■ AUSZUG:

Ansa (Alma Pöisty) mit ihrem Hund

Er macht sensationelles Kino, das überhaupt nichts Sensationslüsternes hat. Am  27.12. startet sein neuer „Fallen Leaves“. Am 3., 4. Jänner kommt einer seiner besten im Special.

von Renate Mumelter

Gutes Kino ist immer ein Gesamtkunstwerk. Bild, Farben, Schauspiel, Geschichte, Ton, Musik und wie das alles zusammengebaut ist, das macht einen Film aus. Kaurismäkis Filme bieten die Gelegenheit, sich in all diese Elemente zu vertiefen, dort zu verweilen, sie zu genießen und sich emotional tragen zu lassen.

„Fallen Leaves“, der Neue

In „Fallen Leaves“ erzählt er die Geschichte von Ansa und Hollapa. Sie lebt allein, er auch, beide sind nicht mehr ganz jung. Zufällig treffen sie in einem Karaoke-Lokal aufeinander, treffen sich auch im Kino bei Jarmuschs „The Dead Don’t Die“. Sie wollen sich wiedersehen, was lange Zeit nicht klappt. Eine behutsame Liebesgeschichte, äußerst nüchtern und doch äußerst romantisch. Und im Radio gibt es Nachrichten vom Ukrainekrieg.

■ MATERIAL:
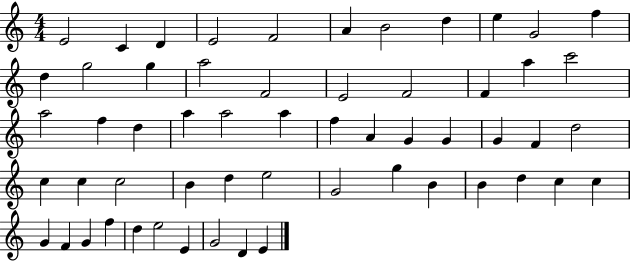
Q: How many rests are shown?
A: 0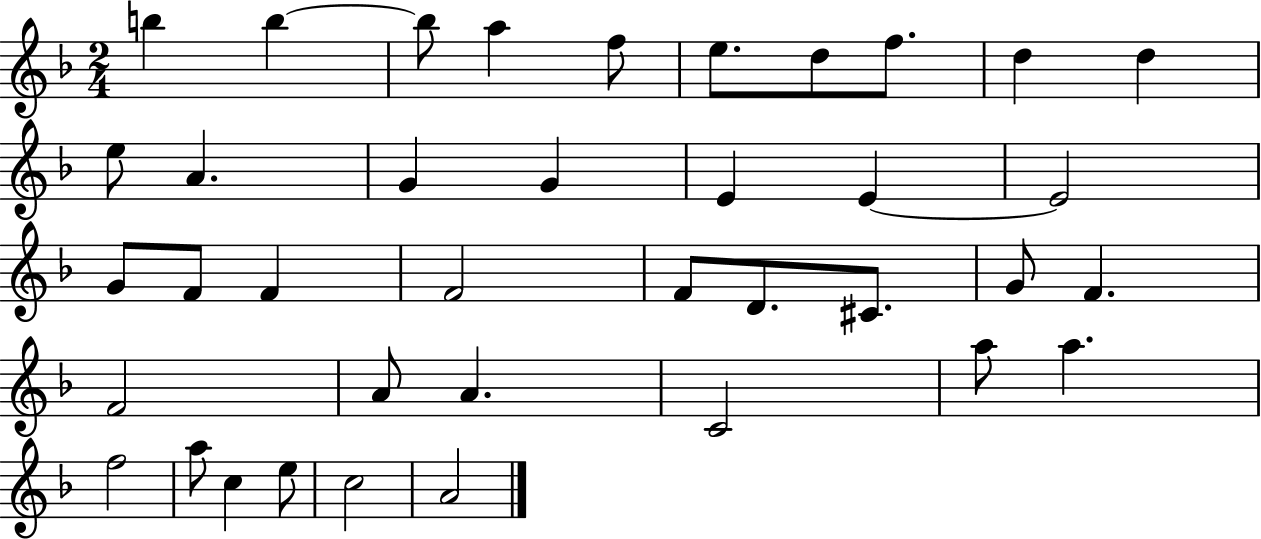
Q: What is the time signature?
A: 2/4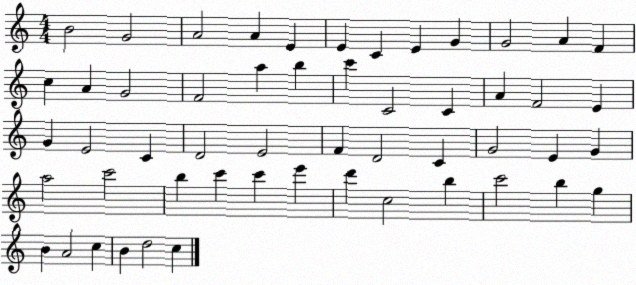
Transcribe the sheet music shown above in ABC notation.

X:1
T:Untitled
M:4/4
L:1/4
K:C
B2 G2 A2 A E E C E G G2 A F c A G2 F2 a b c' C2 C A F2 E G E2 C D2 E2 F D2 C G2 E G a2 c'2 b c' c' e' d' c2 b c'2 b g B A2 c B d2 c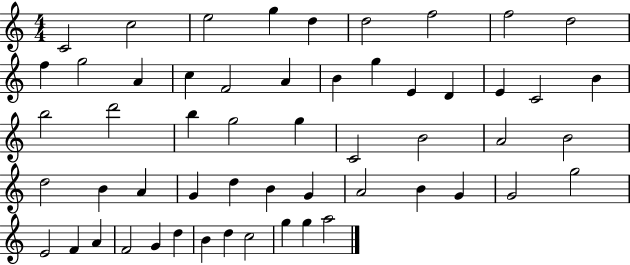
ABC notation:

X:1
T:Untitled
M:4/4
L:1/4
K:C
C2 c2 e2 g d d2 f2 f2 d2 f g2 A c F2 A B g E D E C2 B b2 d'2 b g2 g C2 B2 A2 B2 d2 B A G d B G A2 B G G2 g2 E2 F A F2 G d B d c2 g g a2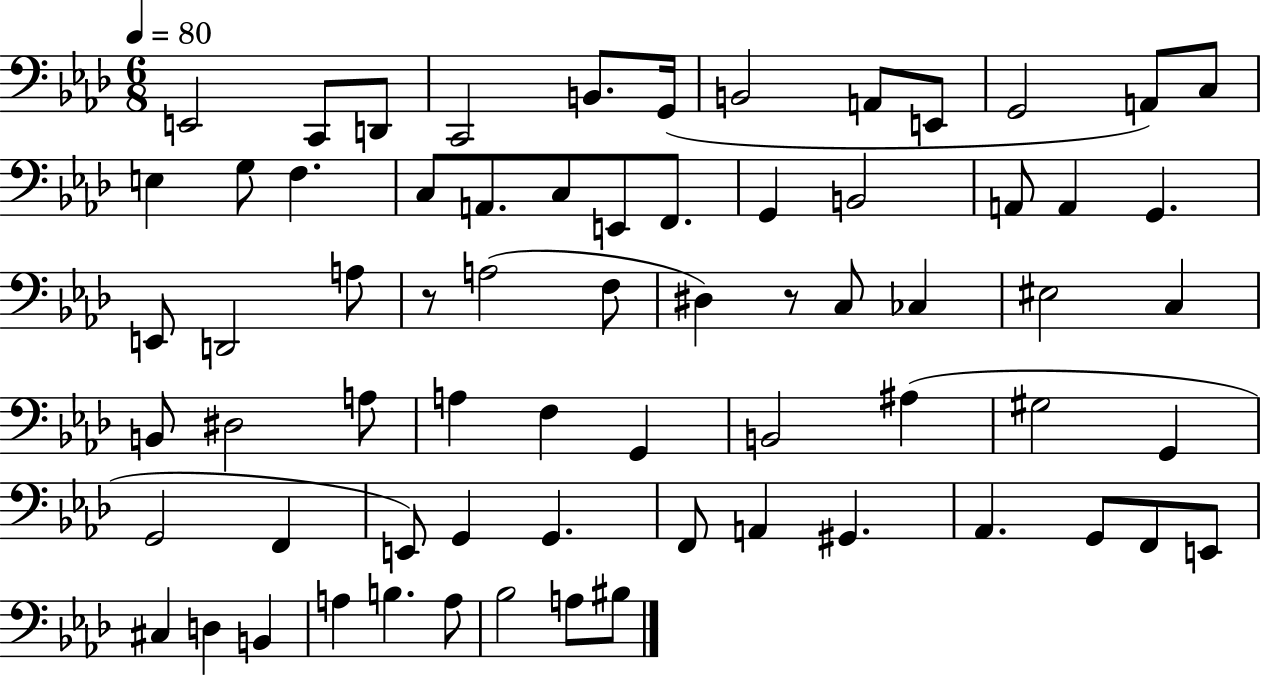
{
  \clef bass
  \numericTimeSignature
  \time 6/8
  \key aes \major
  \tempo 4 = 80
  \repeat volta 2 { e,2 c,8 d,8 | c,2 b,8. g,16( | b,2 a,8 e,8 | g,2 a,8) c8 | \break e4 g8 f4. | c8 a,8. c8 e,8 f,8. | g,4 b,2 | a,8 a,4 g,4. | \break e,8 d,2 a8 | r8 a2( f8 | dis4) r8 c8 ces4 | eis2 c4 | \break b,8 dis2 a8 | a4 f4 g,4 | b,2 ais4( | gis2 g,4 | \break g,2 f,4 | e,8) g,4 g,4. | f,8 a,4 gis,4. | aes,4. g,8 f,8 e,8 | \break cis4 d4 b,4 | a4 b4. a8 | bes2 a8 bis8 | } \bar "|."
}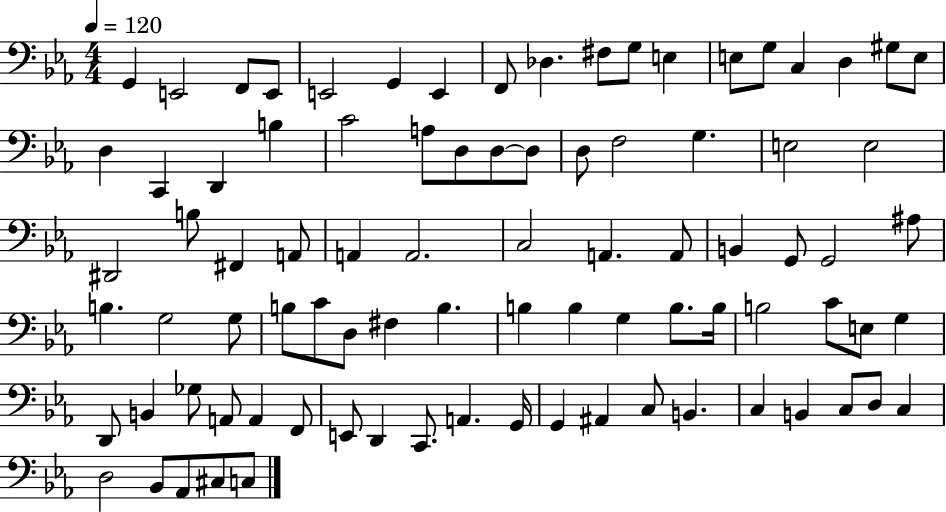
X:1
T:Untitled
M:4/4
L:1/4
K:Eb
G,, E,,2 F,,/2 E,,/2 E,,2 G,, E,, F,,/2 _D, ^F,/2 G,/2 E, E,/2 G,/2 C, D, ^G,/2 E,/2 D, C,, D,, B, C2 A,/2 D,/2 D,/2 D,/2 D,/2 F,2 G, E,2 E,2 ^D,,2 B,/2 ^F,, A,,/2 A,, A,,2 C,2 A,, A,,/2 B,, G,,/2 G,,2 ^A,/2 B, G,2 G,/2 B,/2 C/2 D,/2 ^F, B, B, B, G, B,/2 B,/4 B,2 C/2 E,/2 G, D,,/2 B,, _G,/2 A,,/2 A,, F,,/2 E,,/2 D,, C,,/2 A,, G,,/4 G,, ^A,, C,/2 B,, C, B,, C,/2 D,/2 C, D,2 _B,,/2 _A,,/2 ^C,/2 C,/2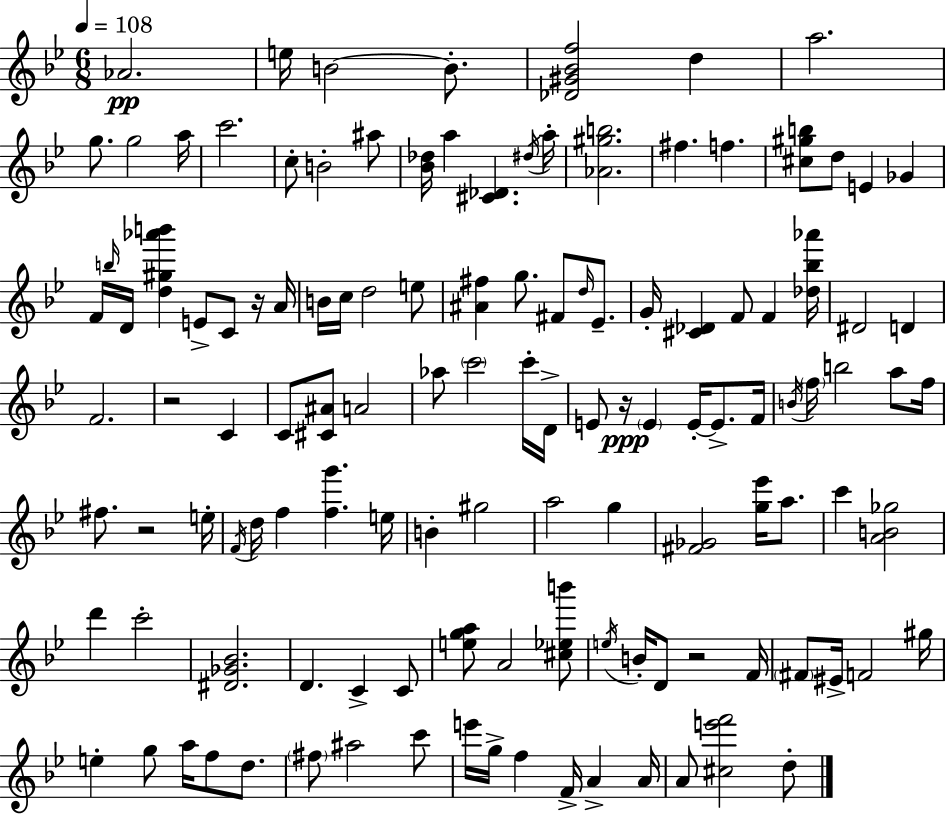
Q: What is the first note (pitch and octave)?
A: Ab4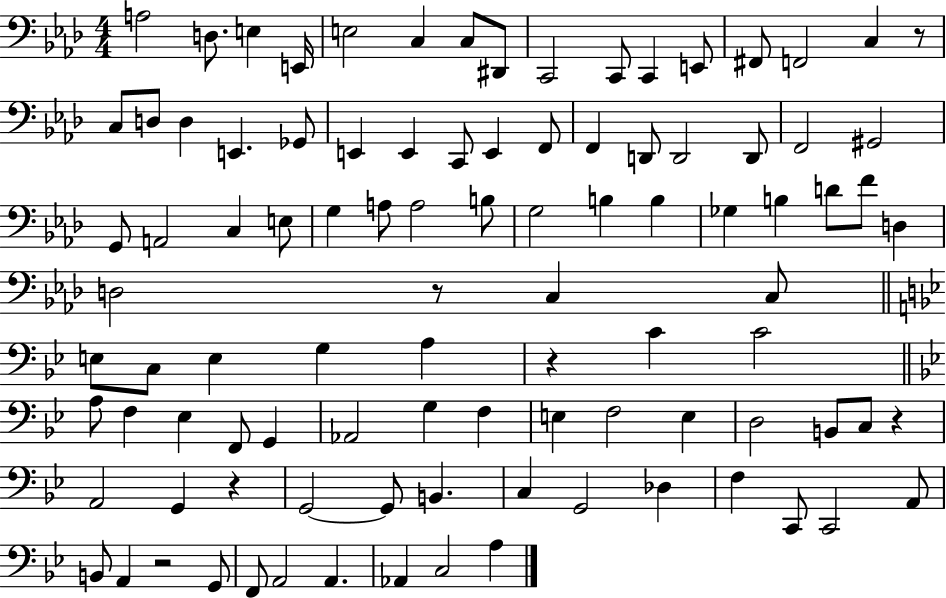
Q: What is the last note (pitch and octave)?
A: A3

■ AUFGABEN:
a) Beantworte die folgenden Fragen zum Text über Kaurismäkis Filme:
(i) An welchem Datum startet „Fallen Leaves“?
(ii) Was ist gutes Kino laut dem Text immer?
(iii) In welcher Art von Lokal treffen Ansa und Hollapa zufällig aufeinander?
b) Greif den Text über Kaurismäkis Filme nach seinem letzten Satz auf und schreib ihn weiter.

■ LÖSUNGEN:
a)
(i) Am 27.12.
(ii) Ein Gesamtkunstwerk.
(iii) In einem Karaoke-Lokal.

b)
Am Ende gehen die beiden über eine Wiese. Mit dabei der Hund, den Ansa gerettet hat. Hollapa fragt, wie der Hund heißt. „Chaplin“ sagt Ansa – und der Nachspann beginnt zu den Klängen von „Les feuilles mortes“, und frau ist berührt, beschwingt, trägt Bilder und Farben mit sich nach Hause.

Dass der Hund Chaplin heißt und dass die drei in die Ferne gehen, ist als Hommàge an Chaplins Figuren und an den Stummfilm zu verstehen. Kaurismäki macht zwar keine Stummfilme, er kommt aber mit sehr wenig Dialog aus.

„Fallen Leaves“ bekam in Cannes den Preis der Jury, beim Filmfest München den Publikumspreis, ist jetzt für die Golden Globes (auch Alma Pöisty) nominiert. Die Preise dürften Kaurismäki bis auf die Tatsache, dass sie ihm das Weitermachen erleichtern, relativ egal sein. So lakonisch ist er auch mit sich selbst.

Das Mädchen aus der Streichholzfabrik

ist einer der früheren Kaurismäki-Filme aus dem Jahr 1990. Der kurze, eindrückliche Film ist Teil drei von Kaurismäkis sogenannter proletarischer Reihe (Paradies 1986, Ariel 1988), einer meiner Lieblingsfilme übrigens.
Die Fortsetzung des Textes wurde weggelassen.